The cir-clip axle retainer on some of these trucks can be a real issue to gain removal of the driver side shaft. When all else fails I split the diff case halves to gain access to the clip and get it seated down in it's groove allowing the shaft to finally release it's grip. Adds to the labor costs but still less than replacing the entire unit with an "unknown" unit.

Good time to freshen all the seals while you're there too.


----------



## MRHORSEPOWER1 (Dec 10, 2008)

That is the hardest part on the drivers side. But now from on I used steel wedge on one side and pound in hard then try using .491 shank air hammer or heavy hammer on the other side and try to pop it out. If wedge drops, repeat it again until you get it out. Most of times I used .491 shank chisel air hammer and stuck it in hard on one side then let the chisel go from air hammer and re-insert the .491 shank hammer in and aim on the other side away from where chisel or wedge is at.
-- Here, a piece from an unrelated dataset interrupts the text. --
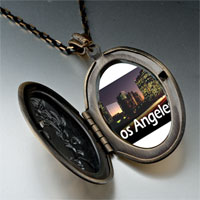 Necklace & Pendants - travel los angeles photo pendant necklace Image.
Sometimes it won't come out but never knows. One time I broke the axle yoke in half....oops!! Just try be careful not to crack the case but try your best. I got over 15 years mechanic experience and graduated from Wyoming Tech. Institute in Laramie, WY. Hope that helps you out. I am not very good at explaining crap but let other people watch how I do it which makes my life easier!! Dealer always charge an arm and a leg for that kind of job.


----------



## MickiRig1 (Dec 5, 2003)

Did the guys get it done?


----------



## Seaway25 (Sep 15, 2009)

It's done. They put the case in that I bought. It ended up costing less than I expected and I got my truck back that day. I couldn't wait any longer to do something else so I'm happy.


----------